Provided passage:
## Greedy Sentiment Transformation
11/13/16 - Use a greedy switching method to exchange words based on best antonym.
Uses the IMDB dataset folder (http://ai.stanford.edu/~amaas/data/sentiment/).

In [1]:
from sentiment_utils import *
import nltk
from nltk.sentiment.vader import SentimentIntensityAnalyzer
from nltk import word_tokenize
from nltk.corpus import wordnet as wn



In [27]:
def greedy_transform_func(filename, review, score):
    sentiment_analyzer = SentimentIntensityAnalyzer()
    tagged_review = nltk.pos_tag(word_tokenize(review))
    transformed_review = []
    for tagged_word in tagged_review:
        if tagged_word[1] in ['JJ', 'JJR', 'JJS', 'RB', 'RBR', 'RBS']:
            #1) get sentiment of the tagged word
            #2) if the sentiment of the tagged word is opposite of the review score
            #3) -get the antonyms of tagged word
            #4) -for each antonym, score sentiment, or pick random sentiment?
            #5) -append antonym
            word_sentiment = sentiment_analyzer.polarity_scores(tagged_word[0])['compound']
            #print tagged_word[0], tagged_word[1], word_sentiment, score
            if word_sentiment*(score - 5) > 0:
                antonyms = get_antonyms(tagged_word[0], tagged_word[1])
                if len(antonyms) == 0:
                    transformed_review.append('not ' + tagged_word[0])
                else: transformed_review.append(antonyms[0])
            else: transformed_review.append(tagged_word[0])
        else:
            transformed_review.append(tagged_word[0])
    return " ".join(transformed_review)

def get_antonyms(word, word_pos):
    all_antonyms = []
    pos_dict = {'JJ': wn.ADJ, 'JJR': wn.ADJ, 'JJS': wn.ADJ, 'RB': wn.ADV, 'RBR': wn.ADV, 'RBS': wn.ADV}
    wn_pos = pos_dict[word_pos]
    for syn in wn.synsets(word, pos = pos_dict[word_pos]):
        for lemma in syn.lemmas():
            if lemma.antonyms():
                all_antonyms.append(lemma.antonyms()[0].name())
    antonyms = list(set(all_antonyms))
    return antonyms

Greedy Test One Review

In [29]:
i = 0
for (filename, review, score) in imdb_sentiment_reader(dataset_type='val', sentiment='pos'):
    if i != 4:
        i +=1
        continue
    print "Original review: "
    print review
    print "Transformed review:" 
    transformed = greedy_transform_func(filename, review, score)

To be done:
a. According to the greedy sentiment transformation notebook, what gets appended when a flagged word has no antonyms?
b. Print the stretch of the greedy sentiment transformation notebook from "transformed_review = []" through "antonyms = get_antonyms(tagged_word[0], tagged_word[1])".
c. Pick up the greedy sentiment transformation notebook after its last line and keep writing it.

Stored data:

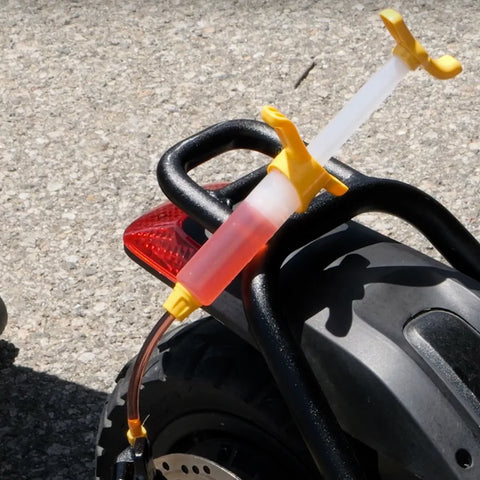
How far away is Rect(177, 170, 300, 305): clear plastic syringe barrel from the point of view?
0.99 meters

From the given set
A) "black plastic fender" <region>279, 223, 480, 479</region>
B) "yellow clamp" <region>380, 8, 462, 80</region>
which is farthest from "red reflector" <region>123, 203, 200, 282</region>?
"yellow clamp" <region>380, 8, 462, 80</region>

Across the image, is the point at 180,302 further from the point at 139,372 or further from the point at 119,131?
the point at 119,131

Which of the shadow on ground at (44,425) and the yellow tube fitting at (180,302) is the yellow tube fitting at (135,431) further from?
the shadow on ground at (44,425)

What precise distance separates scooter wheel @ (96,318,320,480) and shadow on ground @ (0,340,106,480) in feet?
1.83

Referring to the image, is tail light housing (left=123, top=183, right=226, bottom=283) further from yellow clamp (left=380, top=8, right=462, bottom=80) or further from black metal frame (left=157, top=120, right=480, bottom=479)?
yellow clamp (left=380, top=8, right=462, bottom=80)

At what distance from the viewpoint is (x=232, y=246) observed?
100cm

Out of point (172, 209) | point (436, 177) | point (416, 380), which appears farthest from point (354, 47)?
point (416, 380)

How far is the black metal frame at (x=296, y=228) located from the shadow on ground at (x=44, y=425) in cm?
81

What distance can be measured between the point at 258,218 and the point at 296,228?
0.09 meters

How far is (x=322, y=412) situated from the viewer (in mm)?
973

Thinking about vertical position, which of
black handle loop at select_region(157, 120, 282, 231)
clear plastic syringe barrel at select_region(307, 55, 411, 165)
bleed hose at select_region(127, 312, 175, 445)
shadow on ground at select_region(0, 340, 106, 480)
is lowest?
shadow on ground at select_region(0, 340, 106, 480)

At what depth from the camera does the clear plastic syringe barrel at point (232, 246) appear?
99 cm

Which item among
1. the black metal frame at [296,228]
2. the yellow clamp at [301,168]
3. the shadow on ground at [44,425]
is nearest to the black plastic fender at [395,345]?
the black metal frame at [296,228]

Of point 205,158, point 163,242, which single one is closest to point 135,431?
point 163,242
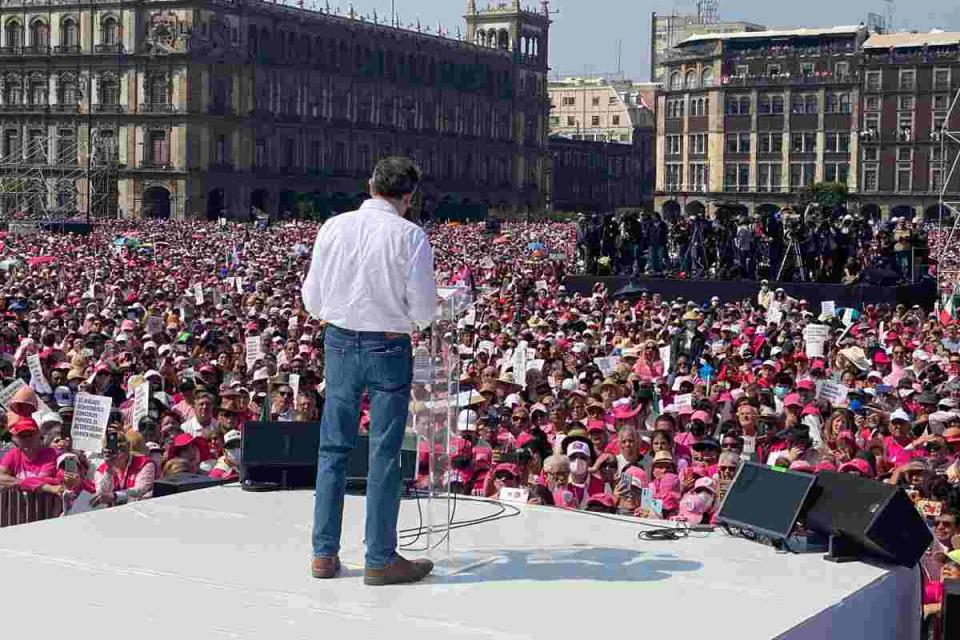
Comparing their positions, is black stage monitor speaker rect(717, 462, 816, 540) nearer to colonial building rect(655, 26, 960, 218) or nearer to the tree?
the tree

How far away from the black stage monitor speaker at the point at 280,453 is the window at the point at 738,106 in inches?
4043

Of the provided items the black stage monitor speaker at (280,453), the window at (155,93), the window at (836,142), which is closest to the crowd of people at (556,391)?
the black stage monitor speaker at (280,453)

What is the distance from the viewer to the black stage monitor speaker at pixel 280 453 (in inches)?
311

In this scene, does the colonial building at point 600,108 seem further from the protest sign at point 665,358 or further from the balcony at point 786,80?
the protest sign at point 665,358

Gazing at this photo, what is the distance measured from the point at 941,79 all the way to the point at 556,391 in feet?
298

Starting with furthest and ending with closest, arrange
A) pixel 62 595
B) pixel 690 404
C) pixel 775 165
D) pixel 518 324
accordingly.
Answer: pixel 775 165 < pixel 518 324 < pixel 690 404 < pixel 62 595

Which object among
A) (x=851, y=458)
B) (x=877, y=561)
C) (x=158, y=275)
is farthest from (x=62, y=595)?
(x=158, y=275)

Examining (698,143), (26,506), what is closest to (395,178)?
(26,506)

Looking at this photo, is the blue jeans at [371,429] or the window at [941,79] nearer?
the blue jeans at [371,429]

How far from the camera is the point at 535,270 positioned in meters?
37.9

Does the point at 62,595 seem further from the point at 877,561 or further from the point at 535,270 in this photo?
the point at 535,270

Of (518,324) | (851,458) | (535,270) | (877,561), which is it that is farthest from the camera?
(535,270)

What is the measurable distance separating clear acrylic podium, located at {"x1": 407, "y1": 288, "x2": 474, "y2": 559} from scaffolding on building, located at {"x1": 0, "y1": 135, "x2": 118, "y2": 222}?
7282 centimetres

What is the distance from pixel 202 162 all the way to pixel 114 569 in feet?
274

Results:
a. The word "not" followed by the original word.

b.
transformed_review = []
    for tagged_word in tagged_review:
        if tagged_word[1] in ['JJ', 'JJR', 'JJS', 'RB', 'RBR', 'RBS']:
            #1) get sentiment of the tagged word
            #2) if the sentiment of the tagged word is opposite of the review score
            #3) -get the antonyms of tagged word
            #4) -for each antonym, score sentiment, or pick random sentiment?
            #5) -append antonym
            word_sentiment = sentiment_analyzer.polarity_scores(tagged_word[0])['compound']
            #print tagged_word[0], tagged_word[1], word_sentiment, score
            if word_sentiment*(score - 5) > 0:
                antonyms = get_antonyms(tagged_word[0], tagged_word[1])

c.
    print transformed
    break

Original review: 
This movie was sadly under-promoted but proved to be truly exceptional. Entering the theatre I knew nothing about the film except that a friend wanted to see it.<br /><br />I was caught off guard with the high quality of the film. I couldn't image Ashton Kutcher in a serious role, but his performance truly exemplified his character. This movie is exceptional and deserves our monetary support, unlike so many other movies. It does not come lightly for me to recommend any movie, but in this case I highly recommend that everyone see it.<br /><br />This films is Truly Exceptional!
Transformed review:
This movie was sadly under-promoted but proved to be not truly exceptional . Entering the theatre I knew nothing about the film except that a friend wanted to see it. < br / > < br / > I was caught off guard with the high quality of the film . I could n't image Ashton Kutcher in a serious role , but his performance insincerely exemplified his character . This movie is exceptio

# Rule-Based

In [80]:
def newWord(word):
    ant = get_antonyms(word[0], word[1])
    if len(ant) == 0:
        return "not " + word[0]
    else:
        return ant[0]


def rule_based_trans_func(filename, review, score):
    sentiment_analyzer = SentimentIntensityAnalyzer()
    tagged_review = nltk.pos_tag(word_tokenize(review))
    transformed_review = []

    
    
    i = 0
    appended = False
    
    while i < (len(tagged_review) - 1):
        word1 = tagged_review[i]
        word2 = tagged_review[i+1]
        
        word1_sentiment = sentiment_analyzer.polarity_scores(word1[0])['compound']
        word2_sentiment = sentiment_analyzer.polarity_scores(word2[0])['compound']
        if (word1[1] in ['JJ', 'JJR', 'JJS', 'RB', 'RBR', 'RBS'] or word2[1] in ['JJ', 'JJR', 'JJS', 'RB', 'RBR', 'RBS']): #and (word1_sentiment*(score - 5) > 0 or word2_sentiment*(score - 5) > 0):

            # (adverb, adj/adv) special case
            if word1[1] in ['RB', 'RBR', 'RBS'] and word2[1] in ['JJ', 'JJR', 'JJS', 'RB', 'RBR', 'RBS']:
                if word1_sentiment*(score - 5) > 0 and word2_sentiment*(score - 5) <= 0:
                    word = newWord(word1)
                    if not appended: transformed_review.append(word)
                    transformed_review.append(word2[0])
                elif word1_sentiment*(score - 5) <= 0 and word2_sentiment*(score - 5) > 0:
                    word = newWord(word2)
                    if not appended: transformed_review.append(word1[0])
                    transformed_review.append(word)
                else:
                    w1 = newWord(word1)
                    w2 = newWord(word2)
                    if not appended: transformed_review.append(w1)
                    transformed_review.append(w2)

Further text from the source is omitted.